The environmentalists also argued that it could file a lawsuit because BLM had failed to take required action under both NEPA and the Federal Land Policy Management Act. But the court again rejected this argument.
"The Eastside EIS will likely result in new data requiring at least an evaluation of the current RMPs (Resource Management Plans)," Alarcon wrote. "NEPA provides no guidance, however, as to the status of the existing plans. In this case, because the Eastside EIS will likely lead to some revisions of current RMPs, it is reasonable to conclude that the RMPs are existing program statements for the purposes of NEPA. The fact that revisions of other RMPs are not necessarily current does not change this result." Therefore, he concluded, the environmentalists have "failed to point to any clear statutory action for purposes of the Administrative Procedures Act." And, he added, the environmentalists had "not identified a clear duty under NEPA or FLPMA with which BLM must comply." Therefore, he said, no "challengeable action" had been taken.

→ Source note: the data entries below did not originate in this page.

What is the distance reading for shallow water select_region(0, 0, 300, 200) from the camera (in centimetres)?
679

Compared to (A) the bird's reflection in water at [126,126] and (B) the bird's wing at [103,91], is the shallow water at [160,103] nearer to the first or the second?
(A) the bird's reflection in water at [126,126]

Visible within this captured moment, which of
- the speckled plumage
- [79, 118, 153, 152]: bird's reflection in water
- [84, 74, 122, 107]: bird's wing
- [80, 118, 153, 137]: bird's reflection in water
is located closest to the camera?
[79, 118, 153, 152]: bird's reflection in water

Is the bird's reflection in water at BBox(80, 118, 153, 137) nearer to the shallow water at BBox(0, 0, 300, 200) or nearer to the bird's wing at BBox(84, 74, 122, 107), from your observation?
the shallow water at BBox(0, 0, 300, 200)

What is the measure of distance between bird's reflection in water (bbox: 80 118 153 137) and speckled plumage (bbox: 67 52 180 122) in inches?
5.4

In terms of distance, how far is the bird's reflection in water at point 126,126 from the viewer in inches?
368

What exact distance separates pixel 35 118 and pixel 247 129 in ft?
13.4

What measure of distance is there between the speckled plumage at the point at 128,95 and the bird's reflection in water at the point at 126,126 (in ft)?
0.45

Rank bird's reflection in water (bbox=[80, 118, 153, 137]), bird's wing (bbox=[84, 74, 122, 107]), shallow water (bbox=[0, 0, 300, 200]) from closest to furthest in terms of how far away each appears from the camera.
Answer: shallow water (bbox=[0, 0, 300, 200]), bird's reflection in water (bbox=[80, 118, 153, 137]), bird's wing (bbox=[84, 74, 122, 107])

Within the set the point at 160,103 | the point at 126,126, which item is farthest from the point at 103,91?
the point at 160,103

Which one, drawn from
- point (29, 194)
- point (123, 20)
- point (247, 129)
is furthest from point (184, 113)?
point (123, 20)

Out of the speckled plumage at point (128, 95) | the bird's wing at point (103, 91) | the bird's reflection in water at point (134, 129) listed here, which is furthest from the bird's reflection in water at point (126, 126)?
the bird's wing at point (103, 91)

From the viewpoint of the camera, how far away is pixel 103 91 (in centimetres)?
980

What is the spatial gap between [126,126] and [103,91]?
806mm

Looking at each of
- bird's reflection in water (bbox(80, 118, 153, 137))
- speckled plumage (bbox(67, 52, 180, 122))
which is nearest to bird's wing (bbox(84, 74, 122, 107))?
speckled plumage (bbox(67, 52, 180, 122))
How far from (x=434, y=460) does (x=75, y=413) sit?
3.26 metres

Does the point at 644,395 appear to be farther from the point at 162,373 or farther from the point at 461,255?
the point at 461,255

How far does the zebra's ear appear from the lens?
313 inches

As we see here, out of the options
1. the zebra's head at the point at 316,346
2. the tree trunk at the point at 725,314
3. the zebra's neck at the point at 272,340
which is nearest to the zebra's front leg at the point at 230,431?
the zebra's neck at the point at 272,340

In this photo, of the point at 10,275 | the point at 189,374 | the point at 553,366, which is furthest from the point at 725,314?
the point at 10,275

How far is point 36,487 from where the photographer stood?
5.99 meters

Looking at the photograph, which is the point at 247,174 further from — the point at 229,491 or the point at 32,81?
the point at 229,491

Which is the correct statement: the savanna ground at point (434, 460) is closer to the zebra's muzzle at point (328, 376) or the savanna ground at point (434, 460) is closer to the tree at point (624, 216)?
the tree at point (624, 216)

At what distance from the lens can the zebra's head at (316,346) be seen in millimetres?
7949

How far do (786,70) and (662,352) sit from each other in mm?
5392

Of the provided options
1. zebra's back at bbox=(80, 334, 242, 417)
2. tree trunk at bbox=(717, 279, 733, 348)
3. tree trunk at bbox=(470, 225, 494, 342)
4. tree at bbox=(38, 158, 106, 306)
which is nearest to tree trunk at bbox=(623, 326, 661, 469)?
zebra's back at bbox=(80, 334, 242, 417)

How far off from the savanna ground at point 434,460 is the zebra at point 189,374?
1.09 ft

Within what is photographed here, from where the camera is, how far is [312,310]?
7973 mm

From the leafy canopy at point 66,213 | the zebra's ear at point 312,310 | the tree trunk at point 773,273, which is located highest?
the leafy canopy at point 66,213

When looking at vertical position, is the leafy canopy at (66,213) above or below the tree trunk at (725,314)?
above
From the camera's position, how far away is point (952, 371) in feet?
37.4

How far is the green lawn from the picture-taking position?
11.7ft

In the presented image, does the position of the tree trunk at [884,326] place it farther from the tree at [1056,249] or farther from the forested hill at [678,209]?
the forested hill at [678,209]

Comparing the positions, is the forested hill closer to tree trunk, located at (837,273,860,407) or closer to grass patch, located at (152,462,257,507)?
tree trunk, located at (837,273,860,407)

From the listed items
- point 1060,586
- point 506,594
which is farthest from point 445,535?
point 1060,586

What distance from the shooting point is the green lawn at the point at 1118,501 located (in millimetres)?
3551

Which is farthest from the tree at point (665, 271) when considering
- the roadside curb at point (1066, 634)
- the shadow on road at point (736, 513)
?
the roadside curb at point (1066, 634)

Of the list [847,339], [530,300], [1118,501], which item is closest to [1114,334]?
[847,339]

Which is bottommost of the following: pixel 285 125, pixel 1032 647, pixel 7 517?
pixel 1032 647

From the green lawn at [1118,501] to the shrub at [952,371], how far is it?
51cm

Kettle Range Conservation Group v. Bureau of Land Management, No. 98-35516, 98 Daily Journal D.A.R. 7855 (issued July 20, 1998).
For Kettle Range: Marianne Dugan, Western Environmental Law Center, Portland.
For BLM: James R. Shively, Assistant U.S. Attorney, Spokane.
For Clearwater Land Exchange: Paul A. Turcke, Moore & McFadden, Boise.
ONRC Action v. BLM, No. 97-35467, 98 Daily Journal D.A.R. 8125 (issued July 30, 1998).
For ONRC Action: Marianne Dugan, Western Environmental Law Center, Eugene.
For BLM: Ellen J. Durkee, U.S. Department of Justice, Washgton, D.C.
For Clearwater Land Exchange: Paul A. Turcke, Moore & McFadden, Boise.